What You Need to Know About Prenuptial Agreements
Sometimes, two people will enter into a contract prior to marriage, setting out rules about their marriage, and what will happen in the event of marriage breakdown. In the US, these agreements are commonly referred to as prenuptial agreements. In Canada, they are more commonly referred to as domestic contracts or marriage contracts.
Additionally, two persons may, either prior to or during cohabitation, enter into a cohabitation agreement. If two persons who are cohabitating later get married, their cohabitation agreement will become a domestic contract.
Under section 52 of the Family Law Act, two people who are already married or who intend to marry may enter into an agreement in which they agree on their respective rights and obligations under the marriage or separation, annulment or death.
Marriage contracts may deal with many different marital issues, including: ownership in or division of property; support obligations; the right to direct the education and moral training of their children; or any other matter in the settlement of the spouses’ affairs. Marriage contracts may not, however, deal with the right to custody of or access to the spouse’s children. A marriage contract also may not limit a spouse’s possessory rights in the matrimonial home.
A prenuptial agreement is a type of marriage/domestic contract made prior to the marriage. In recent years, prenuptial agreements have become especially popular among spouses who have accumulated a substantial fortune or specific assets prior to entering into a marriage.
Many celebrity couples, including Michael Douglas and Catherine Zeta Jones, and Denise Richards and Charlie Sheen have prenuptial agreements in place. Often, such agreements will spell out the amount of support a spouse is to receive for each year of marriage as well as an additional clause in the event of adultery.
Some commentators have also questioned whether such agreements are a contributing factor towards divorce. Some argue that prenuptial agreements put an expiration date on marriage or incentivize divorce. Others argue that having consequences to divorce in place effectively reduces the likelihood of divorce and forces couples to work towards reconciliation.
A 2003 Harvard study suggested that two main reasons for the lack of prenuptial agreements is: 1) people think they are unnecessary because they have a false optimism that marriages will last; and 2) people believe that discussing prenuptial agreements signals uncertainty about marriage.
Nevertheless, such agreements appear to be gaining popularity.
Legal commentators and practitioners estimate that only about 5 to 10% of the population enter into prenuptial agreements. So, are the divorce rates higher among married couples with prenuptial agreements in place? Unfortunately, due to the private nature of these agreements, there is little statistical information regarding the divorce rate in marriages with prenuptial agreements.
Recently, many commentators have argued that such agreements are wise, given that the divorce rate is so high (50% in the USA and 38% in Canada).
It is important to note that, although prenuptial agreements commonly deal with spousal property, they can be useful in other scenarios as well. Heather Mahar, a research fellow at the John M. Olin Centre for Law, Economics, and Business at Harvard Law School explains that “prenuptial agreements can go beyond preserving assets before the marriage. For instance, such agreements may dictate custody arrangements, or allow the couple to agree to divorce only in the presence of traditional grounds of fault, such as cruelty or adultery (as opposed to the no-fault divorce in today’s legislation). She notes that the ability to make such agreements makes marriage more stable.
____________________
__Exercise 1__
Copy the entries exactly, starting at the line containing "Which reference point" and ending with the last line of the entries, and leave out the pictures.
The entries have no connection to the text on prenuptial agreements.
____________________
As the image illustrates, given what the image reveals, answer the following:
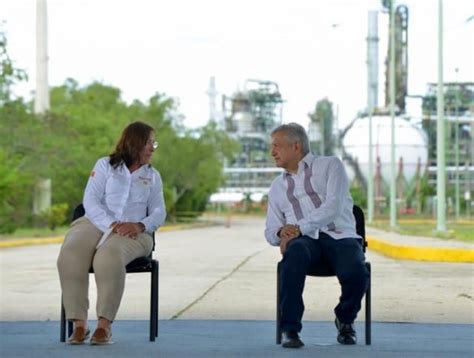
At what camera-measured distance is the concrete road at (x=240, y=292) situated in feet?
37.0

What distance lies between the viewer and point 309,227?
7848 millimetres

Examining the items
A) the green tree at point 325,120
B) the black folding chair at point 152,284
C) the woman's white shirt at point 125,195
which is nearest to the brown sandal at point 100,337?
the black folding chair at point 152,284

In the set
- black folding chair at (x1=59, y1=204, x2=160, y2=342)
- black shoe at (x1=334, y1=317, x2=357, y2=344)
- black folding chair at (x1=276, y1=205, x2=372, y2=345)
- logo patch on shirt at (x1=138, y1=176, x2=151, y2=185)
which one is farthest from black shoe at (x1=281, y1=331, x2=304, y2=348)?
logo patch on shirt at (x1=138, y1=176, x2=151, y2=185)

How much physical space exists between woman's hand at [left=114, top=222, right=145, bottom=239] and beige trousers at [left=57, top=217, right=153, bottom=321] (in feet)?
0.09

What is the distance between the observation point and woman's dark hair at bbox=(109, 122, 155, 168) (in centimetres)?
820

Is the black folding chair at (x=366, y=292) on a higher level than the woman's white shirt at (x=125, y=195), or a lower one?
lower

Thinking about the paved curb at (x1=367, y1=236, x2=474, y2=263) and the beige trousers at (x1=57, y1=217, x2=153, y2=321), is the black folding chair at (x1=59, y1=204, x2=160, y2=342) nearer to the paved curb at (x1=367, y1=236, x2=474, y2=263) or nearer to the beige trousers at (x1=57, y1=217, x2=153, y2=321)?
the beige trousers at (x1=57, y1=217, x2=153, y2=321)

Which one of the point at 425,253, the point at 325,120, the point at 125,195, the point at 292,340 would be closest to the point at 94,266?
the point at 125,195

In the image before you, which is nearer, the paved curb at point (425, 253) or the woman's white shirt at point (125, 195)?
the woman's white shirt at point (125, 195)

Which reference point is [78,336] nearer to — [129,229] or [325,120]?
[129,229]

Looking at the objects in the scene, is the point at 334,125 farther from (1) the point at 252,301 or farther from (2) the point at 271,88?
(1) the point at 252,301

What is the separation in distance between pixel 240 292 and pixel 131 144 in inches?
245

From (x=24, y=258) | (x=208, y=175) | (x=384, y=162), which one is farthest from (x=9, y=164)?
(x=384, y=162)

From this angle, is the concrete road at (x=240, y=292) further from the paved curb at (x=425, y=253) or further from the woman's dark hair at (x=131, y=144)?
the woman's dark hair at (x=131, y=144)
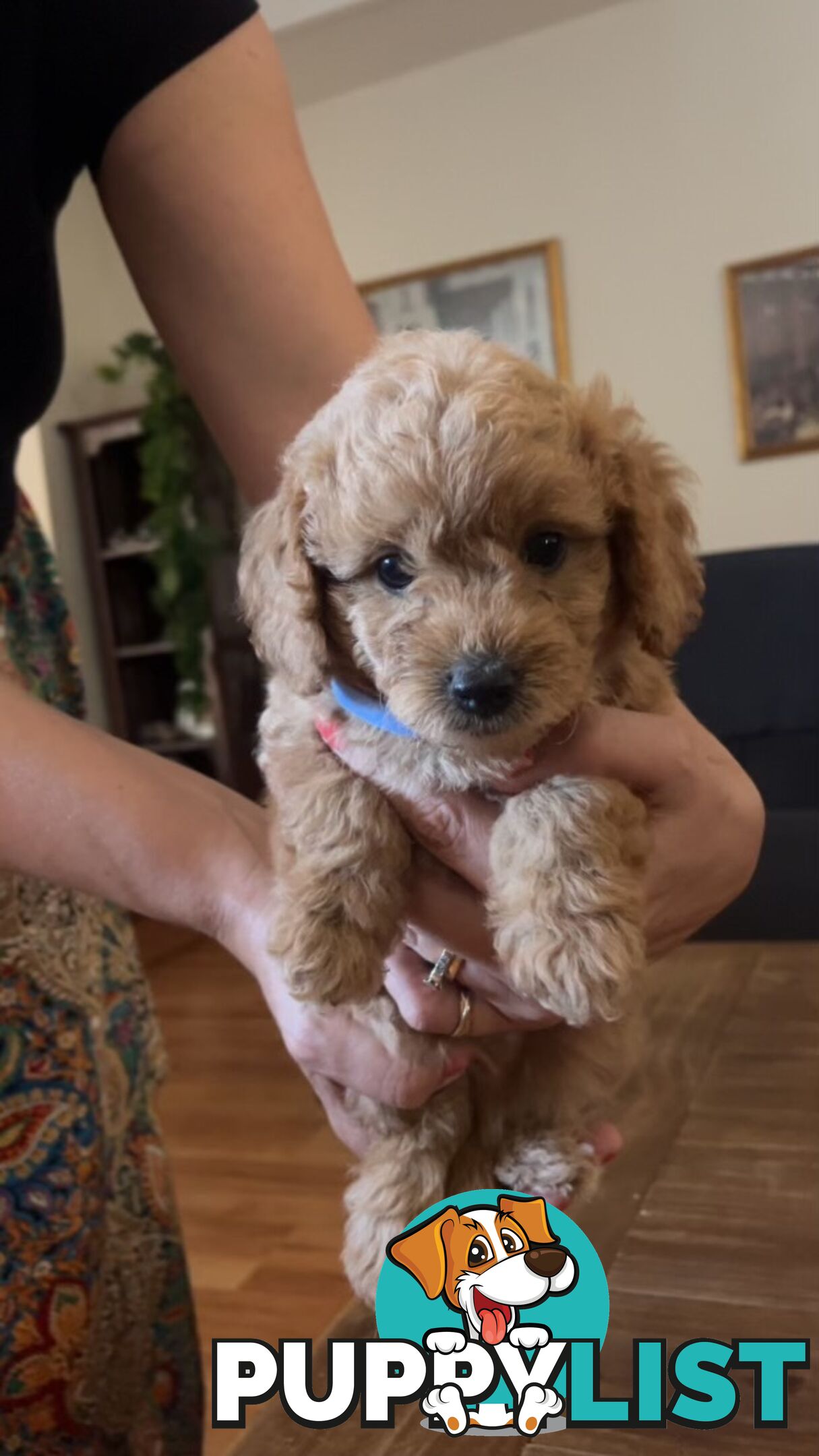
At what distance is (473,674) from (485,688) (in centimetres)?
2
____________________
__Exercise 2__
Repeat word for word the passage of the text on prenuptial agreements starting at "Under section 52" and ending at "the matrimonial home.".

__Written response 1__
Which reference point is [78,336] nearer to — [129,229] or [325,120]?
[129,229]

Looking at the objects in the scene, is the point at 334,125 farther from (1) the point at 252,301 or farther from (2) the point at 271,88?
(1) the point at 252,301

What is the separation in distance between pixel 240 292 and pixel 131 144 in inches?
245

From (x=24, y=258) | (x=208, y=175) | (x=384, y=162), which one is farthest from (x=9, y=164)?
(x=384, y=162)

From this angle, is the concrete road at (x=240, y=292) further from the paved curb at (x=425, y=253) or further from the woman's dark hair at (x=131, y=144)?
the woman's dark hair at (x=131, y=144)
At what distance is (473,674) from (485,688) (in centimetres)?
2

__Written response 2__
Under section 52 of the Family Law Act, two people who are already married or who intend to marry may enter into an agreement in which they agree on their respective rights and obligations under the marriage or separation, annulment or death.
Marriage contracts may deal with many different marital issues, including: ownership in or division of property; support obligations; the right to direct the education and moral training of their children; or any other matter in the settlement of the spouses’ affairs. Marriage contracts may not, however, deal with the right to custody of or access to the spouse’s children. A marriage contract also may not limit a spouse’s possessory rights in the matrimonial home.